On September 2 Google revealed Chrome, its new browser. While most of the buzz about Chrome’s public relations is around the comic book Google mailed to bloggers, the idea that the project started on day one with the team writing a press release caught my attention.
To hear how the team was challenged to write about how they would announce Google Chrome to the world, fast forward 48 minutes into Google Chrome’s announcement video, embedded here.
This kind of forward-thinking impressed me. What if every project began with how you wanted to announce it and then you built it to match your expectations?
For Google, this approach worked and while it would be interesting to compare the original release to the final, today we’ll take a look at the campaign’s components – from a graphic perspective, which means you’ll see screen shots that link to the sites mentioned.
Google Chrome PR Integrates Multiple Components
Comic books aren’t just for super heroes anymore. Wanting to capture attention and stand out, Google commissioned a novel graphic approach in the form of a comic book by Scott McCloud.
Takeaway: think about how you can use illustrations, graphics and cartoons to tell your story to your community and the media.
Instruction and Informational Videos
Google has its own YouTube channel that houses over 800 videos. Two Chrome videos, a short that tells the story and a longer 52-minute announcement video [shown here], work well together as instructive and informational tools. Each video features a variety of speakers.
Produce a quick, light overview that gets the message across and a second in-depth presentation with a range of voices.
Dedicated Media Center
Google Chrome Media Center welcomes exploration with a clean layout and larger type. Bullet points outline key messages in a copy panel of less than 250 words. Can you say I get it?
Organize information for the media, keeping in mind that media is everyone, not just journalists. Put the contact information in the upper left hand corner.
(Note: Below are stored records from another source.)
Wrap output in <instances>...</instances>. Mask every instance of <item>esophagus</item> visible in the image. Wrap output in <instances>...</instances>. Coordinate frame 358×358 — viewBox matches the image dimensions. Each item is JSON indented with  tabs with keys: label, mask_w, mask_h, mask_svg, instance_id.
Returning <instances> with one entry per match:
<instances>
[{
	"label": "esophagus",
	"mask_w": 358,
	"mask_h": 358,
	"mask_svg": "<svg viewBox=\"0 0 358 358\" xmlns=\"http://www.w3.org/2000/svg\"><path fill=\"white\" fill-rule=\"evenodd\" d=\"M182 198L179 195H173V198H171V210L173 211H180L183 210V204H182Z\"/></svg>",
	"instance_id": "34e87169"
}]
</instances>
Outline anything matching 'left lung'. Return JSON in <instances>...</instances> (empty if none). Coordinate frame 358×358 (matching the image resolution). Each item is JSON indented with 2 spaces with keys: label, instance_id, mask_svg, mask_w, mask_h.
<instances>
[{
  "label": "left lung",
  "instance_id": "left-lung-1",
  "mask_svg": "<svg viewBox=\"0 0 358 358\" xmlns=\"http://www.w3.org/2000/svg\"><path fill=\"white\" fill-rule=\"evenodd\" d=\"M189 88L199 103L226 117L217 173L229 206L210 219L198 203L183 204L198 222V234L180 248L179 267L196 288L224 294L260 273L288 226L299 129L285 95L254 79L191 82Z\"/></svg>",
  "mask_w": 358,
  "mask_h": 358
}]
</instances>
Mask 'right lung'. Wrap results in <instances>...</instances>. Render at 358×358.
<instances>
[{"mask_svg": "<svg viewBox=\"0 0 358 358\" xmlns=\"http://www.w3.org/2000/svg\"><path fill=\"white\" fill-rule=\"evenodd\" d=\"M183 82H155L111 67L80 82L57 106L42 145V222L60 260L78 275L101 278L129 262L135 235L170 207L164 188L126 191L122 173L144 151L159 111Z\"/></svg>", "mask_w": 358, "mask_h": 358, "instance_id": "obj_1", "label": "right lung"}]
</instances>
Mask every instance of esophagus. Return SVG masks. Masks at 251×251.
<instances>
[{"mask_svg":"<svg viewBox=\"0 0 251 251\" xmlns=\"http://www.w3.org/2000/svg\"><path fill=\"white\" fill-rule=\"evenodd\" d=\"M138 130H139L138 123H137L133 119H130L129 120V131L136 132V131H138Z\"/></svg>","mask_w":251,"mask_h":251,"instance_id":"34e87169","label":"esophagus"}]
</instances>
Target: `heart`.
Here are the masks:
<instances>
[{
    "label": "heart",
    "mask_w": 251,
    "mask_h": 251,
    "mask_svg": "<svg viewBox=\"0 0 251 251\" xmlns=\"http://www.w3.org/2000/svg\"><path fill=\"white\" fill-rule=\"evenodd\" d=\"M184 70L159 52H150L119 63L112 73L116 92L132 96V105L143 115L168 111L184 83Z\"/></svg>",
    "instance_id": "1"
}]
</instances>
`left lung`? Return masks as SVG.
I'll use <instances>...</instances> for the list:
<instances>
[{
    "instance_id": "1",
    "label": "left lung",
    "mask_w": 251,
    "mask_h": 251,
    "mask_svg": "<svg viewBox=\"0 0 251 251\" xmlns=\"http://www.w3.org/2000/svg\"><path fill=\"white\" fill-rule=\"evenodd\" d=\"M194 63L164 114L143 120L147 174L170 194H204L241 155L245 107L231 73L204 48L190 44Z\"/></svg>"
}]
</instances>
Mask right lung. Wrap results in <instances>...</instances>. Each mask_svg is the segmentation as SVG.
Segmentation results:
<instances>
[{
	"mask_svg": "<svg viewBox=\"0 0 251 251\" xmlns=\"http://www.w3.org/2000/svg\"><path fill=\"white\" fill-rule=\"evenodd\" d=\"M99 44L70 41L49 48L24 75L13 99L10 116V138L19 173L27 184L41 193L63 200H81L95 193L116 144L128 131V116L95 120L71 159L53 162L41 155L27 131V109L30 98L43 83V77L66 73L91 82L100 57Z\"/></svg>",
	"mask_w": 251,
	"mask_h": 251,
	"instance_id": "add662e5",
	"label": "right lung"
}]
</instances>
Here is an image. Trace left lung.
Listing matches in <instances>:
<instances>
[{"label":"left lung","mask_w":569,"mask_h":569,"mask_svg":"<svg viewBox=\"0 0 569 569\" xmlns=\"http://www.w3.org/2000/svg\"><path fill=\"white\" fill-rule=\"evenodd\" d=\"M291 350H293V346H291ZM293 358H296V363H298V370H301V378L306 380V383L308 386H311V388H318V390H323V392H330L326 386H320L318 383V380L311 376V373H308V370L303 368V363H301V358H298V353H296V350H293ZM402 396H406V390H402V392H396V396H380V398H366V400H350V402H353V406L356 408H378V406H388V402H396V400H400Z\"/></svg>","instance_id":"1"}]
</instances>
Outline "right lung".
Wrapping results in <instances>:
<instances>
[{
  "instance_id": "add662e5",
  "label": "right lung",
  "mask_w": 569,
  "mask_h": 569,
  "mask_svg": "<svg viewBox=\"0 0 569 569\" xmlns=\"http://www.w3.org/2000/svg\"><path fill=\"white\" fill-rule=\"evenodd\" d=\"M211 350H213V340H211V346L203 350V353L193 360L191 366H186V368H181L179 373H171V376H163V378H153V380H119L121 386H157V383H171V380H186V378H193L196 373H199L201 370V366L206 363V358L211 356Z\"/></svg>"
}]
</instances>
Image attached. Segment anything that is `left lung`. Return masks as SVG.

And, pare down, pare down, pare down.
Online Press Kit
Repeating the simpler is better theme, here the page presents a list of links.
Outline your online press kit first, then develop the pages you want to link to.
Online Press Release
In less than 700 words, Chrome’s press release delivers the message while a sidebar stands by with extra resources.
Repeat the refrain. Use headlines to tell the story and bullets to break up the text and link along the sidelines.
Live Launch Webcast Press Event
Why hold a press conference when you can host a Webcast Press Event for all the world to see?
Host a live online press event and invite the media and your clients to attend and ask questions with a service that also provides live chat.
What do you think about . . .
beginning a project by writing a press release?